History and Symptoms
Patients with Whipple's disease have various presentations. Most common symptoms of the classic Whipple's disease include joint pain, weight loss, diarrhea, and abdominal pain. Other organ systems can be involved in Whipple's disease including central nervous system, cardiac system, renal system, skeletal, muscles and pulmonary system.
Patients with Whipple's disease usually appear weak. Physical examination of patients with Whipple's disease is usually remarkable for weight loss and signs of vitamin deficiency. Further physical findings depend on the systems involved in the disease. Abnormal eye movements including oculomasticatory myorhythmia, or oculofacial-skeletal myorhythmia are pathognomonic for the Whipple's disease.
Some patients with Whipple's disease may have abnormal hematological findings and elevated acute phase reactants, which is suggestive of the infection. Laboratory evidence of malabsorption including hypoalbuminemia, hypokalemia, hypocalcemia, hypomagnesemia may be seen.
The imaging findings associated with Whipple's disease depend on the system involved. These findings are not diagnostic. In patients with pulmonary involvement, chest imaging including x-ray or CT scan may demonstrate pulmonary infiltrates, pleural effusion, nodular pattern, small lung volumes, or mediastinal lymphadenopathy.
Other Diagnostic Studies
Endoscopy and small bowel biopsy may be helpful in the diagnosis of Whipple's disease. Diagnostic findings of Whipple's disease include, PAS positive inclusions in macrophages of lamina propria. Other diagnostic studies for Whipple's disease include electron microscopy which demonstrate bacteria, immunofluorescent assay to detect antibodies against Tropheryma whipplei and PCR, which demonstrates 16S rRNA gene of Tropheryma whipplei.

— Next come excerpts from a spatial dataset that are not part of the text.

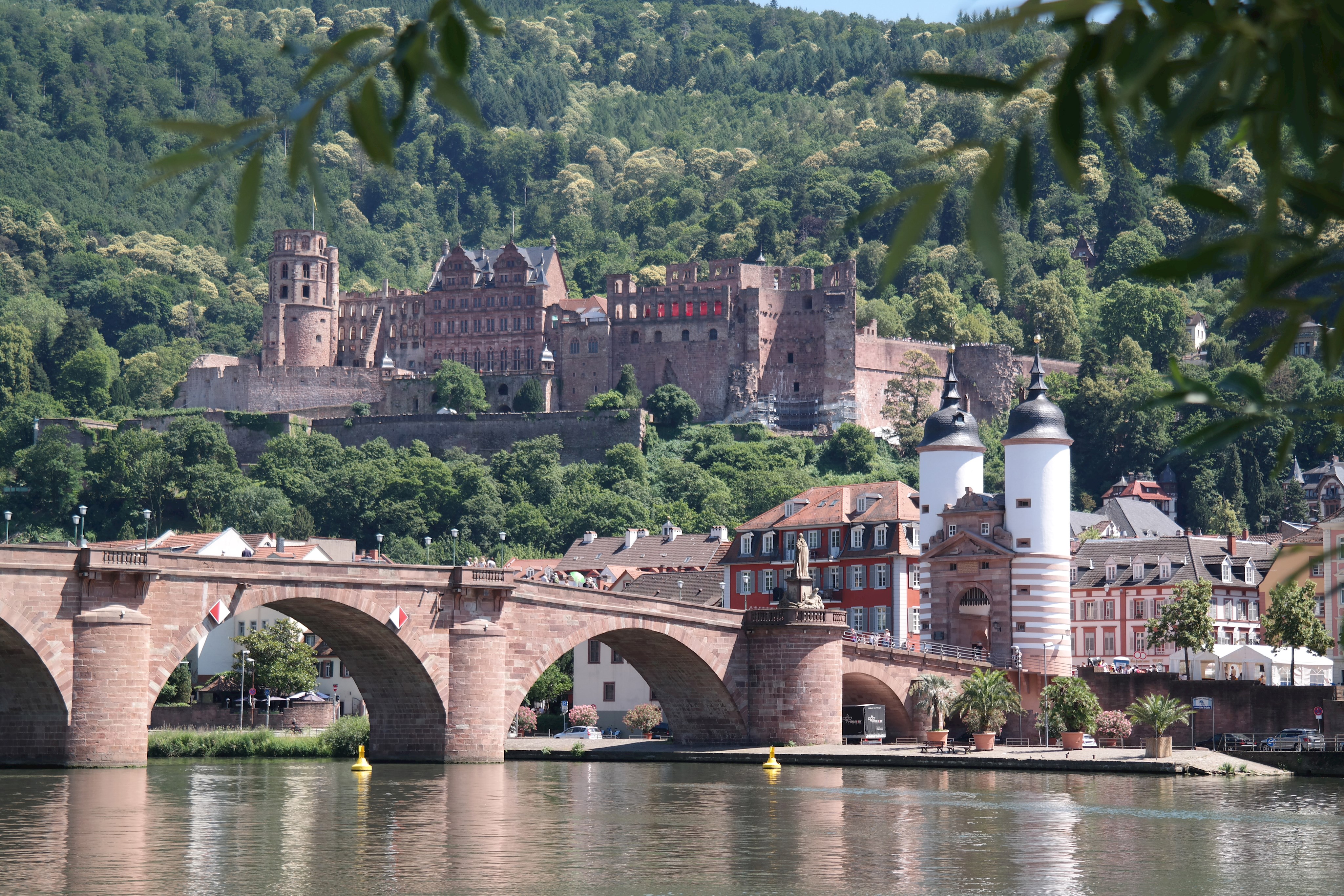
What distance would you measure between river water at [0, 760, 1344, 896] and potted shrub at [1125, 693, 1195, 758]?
3038 millimetres

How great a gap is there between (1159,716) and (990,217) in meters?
58.0

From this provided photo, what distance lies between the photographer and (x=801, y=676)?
67.8 m

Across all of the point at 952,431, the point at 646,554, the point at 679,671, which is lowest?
the point at 679,671

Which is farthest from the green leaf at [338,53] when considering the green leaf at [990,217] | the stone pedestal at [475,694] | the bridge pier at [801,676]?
the bridge pier at [801,676]

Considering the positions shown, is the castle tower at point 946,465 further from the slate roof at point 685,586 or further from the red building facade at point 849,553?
the slate roof at point 685,586

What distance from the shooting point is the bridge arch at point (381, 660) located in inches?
2275

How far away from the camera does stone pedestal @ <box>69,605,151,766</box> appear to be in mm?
52031

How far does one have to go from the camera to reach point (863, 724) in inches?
2763

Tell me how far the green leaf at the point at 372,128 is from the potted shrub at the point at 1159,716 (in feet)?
191

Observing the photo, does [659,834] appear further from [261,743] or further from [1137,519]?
[1137,519]

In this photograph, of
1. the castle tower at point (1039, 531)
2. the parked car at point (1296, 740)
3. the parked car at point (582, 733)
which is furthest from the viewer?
the parked car at point (582, 733)

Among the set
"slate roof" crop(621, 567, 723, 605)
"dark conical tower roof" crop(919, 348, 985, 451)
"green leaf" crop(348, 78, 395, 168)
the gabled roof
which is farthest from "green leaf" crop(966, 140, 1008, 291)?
the gabled roof

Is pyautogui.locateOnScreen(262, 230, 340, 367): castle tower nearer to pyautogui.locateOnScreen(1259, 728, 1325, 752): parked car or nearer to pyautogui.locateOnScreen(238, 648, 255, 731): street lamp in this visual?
pyautogui.locateOnScreen(238, 648, 255, 731): street lamp

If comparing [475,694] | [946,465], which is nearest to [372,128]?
[475,694]
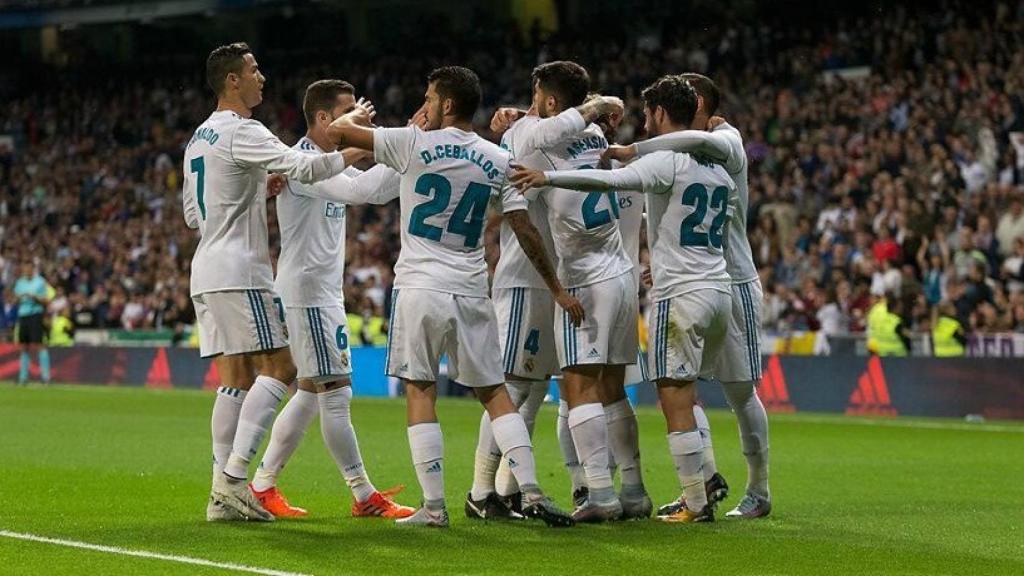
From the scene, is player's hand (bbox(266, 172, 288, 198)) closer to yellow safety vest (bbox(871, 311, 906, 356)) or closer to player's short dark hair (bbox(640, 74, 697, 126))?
player's short dark hair (bbox(640, 74, 697, 126))

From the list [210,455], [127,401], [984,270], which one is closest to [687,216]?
[210,455]

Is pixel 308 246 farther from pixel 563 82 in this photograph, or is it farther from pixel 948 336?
pixel 948 336

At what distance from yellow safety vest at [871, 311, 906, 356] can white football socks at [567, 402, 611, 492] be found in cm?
1225

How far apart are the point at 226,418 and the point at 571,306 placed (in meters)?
2.01

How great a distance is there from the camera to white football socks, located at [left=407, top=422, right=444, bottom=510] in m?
8.75

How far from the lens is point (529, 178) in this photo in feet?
28.4

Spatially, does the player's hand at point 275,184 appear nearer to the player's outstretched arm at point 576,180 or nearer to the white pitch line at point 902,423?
the player's outstretched arm at point 576,180

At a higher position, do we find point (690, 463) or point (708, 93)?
point (708, 93)

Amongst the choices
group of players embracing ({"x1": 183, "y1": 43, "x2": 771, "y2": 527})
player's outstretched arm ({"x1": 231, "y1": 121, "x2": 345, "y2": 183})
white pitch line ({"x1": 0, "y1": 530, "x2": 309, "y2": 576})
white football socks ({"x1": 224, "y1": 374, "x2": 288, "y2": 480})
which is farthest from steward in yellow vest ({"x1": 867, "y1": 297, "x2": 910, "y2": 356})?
white pitch line ({"x1": 0, "y1": 530, "x2": 309, "y2": 576})

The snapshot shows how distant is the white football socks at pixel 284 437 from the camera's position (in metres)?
9.70

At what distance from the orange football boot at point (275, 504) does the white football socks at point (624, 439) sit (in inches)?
70.8

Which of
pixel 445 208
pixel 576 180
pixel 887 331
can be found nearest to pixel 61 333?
pixel 887 331

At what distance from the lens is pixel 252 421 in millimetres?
9273

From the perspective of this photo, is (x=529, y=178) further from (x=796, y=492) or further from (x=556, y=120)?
(x=796, y=492)
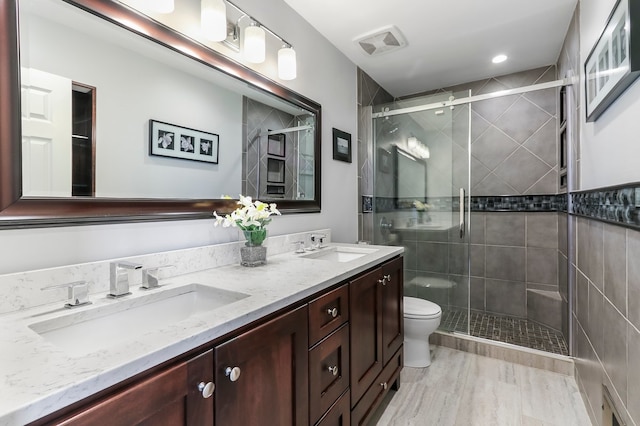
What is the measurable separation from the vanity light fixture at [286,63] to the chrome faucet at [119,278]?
1.30m

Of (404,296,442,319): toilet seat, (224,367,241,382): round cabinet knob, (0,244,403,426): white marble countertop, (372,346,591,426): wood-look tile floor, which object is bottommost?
(372,346,591,426): wood-look tile floor

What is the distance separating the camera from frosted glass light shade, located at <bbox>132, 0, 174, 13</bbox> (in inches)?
45.2

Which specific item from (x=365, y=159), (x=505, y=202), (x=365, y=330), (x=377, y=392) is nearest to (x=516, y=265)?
(x=505, y=202)

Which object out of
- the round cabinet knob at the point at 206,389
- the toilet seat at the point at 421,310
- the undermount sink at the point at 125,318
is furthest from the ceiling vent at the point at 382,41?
the round cabinet knob at the point at 206,389

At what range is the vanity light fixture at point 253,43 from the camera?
5.06ft

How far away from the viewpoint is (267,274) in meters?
1.26

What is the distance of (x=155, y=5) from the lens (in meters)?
1.17

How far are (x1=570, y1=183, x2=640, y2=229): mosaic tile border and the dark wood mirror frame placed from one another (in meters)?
1.52

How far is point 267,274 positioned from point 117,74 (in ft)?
2.98

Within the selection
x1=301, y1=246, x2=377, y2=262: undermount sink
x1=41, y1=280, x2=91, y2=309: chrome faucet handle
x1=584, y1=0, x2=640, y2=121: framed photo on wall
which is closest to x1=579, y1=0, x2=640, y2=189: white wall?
x1=584, y1=0, x2=640, y2=121: framed photo on wall

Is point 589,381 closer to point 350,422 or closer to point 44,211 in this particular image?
point 350,422

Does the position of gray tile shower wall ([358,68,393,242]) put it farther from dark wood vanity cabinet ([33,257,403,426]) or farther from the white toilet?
dark wood vanity cabinet ([33,257,403,426])

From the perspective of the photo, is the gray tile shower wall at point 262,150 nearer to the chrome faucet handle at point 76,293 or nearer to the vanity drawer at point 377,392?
the chrome faucet handle at point 76,293

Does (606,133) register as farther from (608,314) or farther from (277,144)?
(277,144)
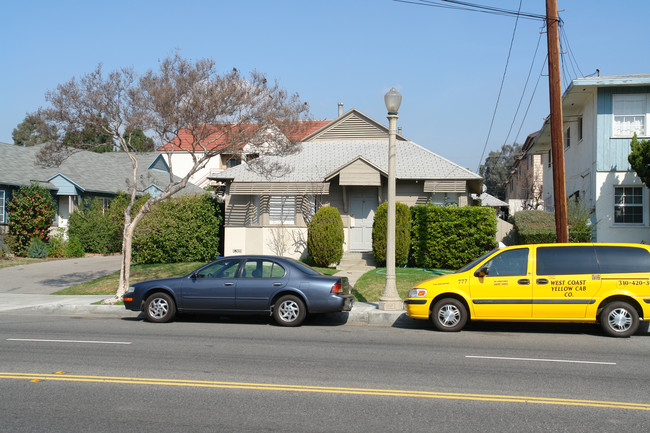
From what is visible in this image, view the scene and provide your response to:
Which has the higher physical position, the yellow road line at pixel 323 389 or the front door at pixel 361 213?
the front door at pixel 361 213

Antimicrobial therapy is the mainstay of therapy for Whipple's disease. Intravenous ceftriaxone or penicillin G is indicated in the acute phase of Whipple's therapy. For maintenance therapy, patients are typically treated with sulfamethoxazole-trimethoprim for at least 1 year. Patients who experience either Whipple's disease or allergy to sulfamethoxazole-trimethoprim require a combination of doxycycline and hydroxychloroquine. Dietary supplements including vitamins, iron, folic acid, calcium and magnesium is needed. Following antibiotic therapy, immune reconstitution inflammatory syndrome (IRIS) might occur that requires oral corticosteroid. Lifelong follow-up is needed to detect relapse.
There are no established measures for the secondary prevention of Whipple's disease.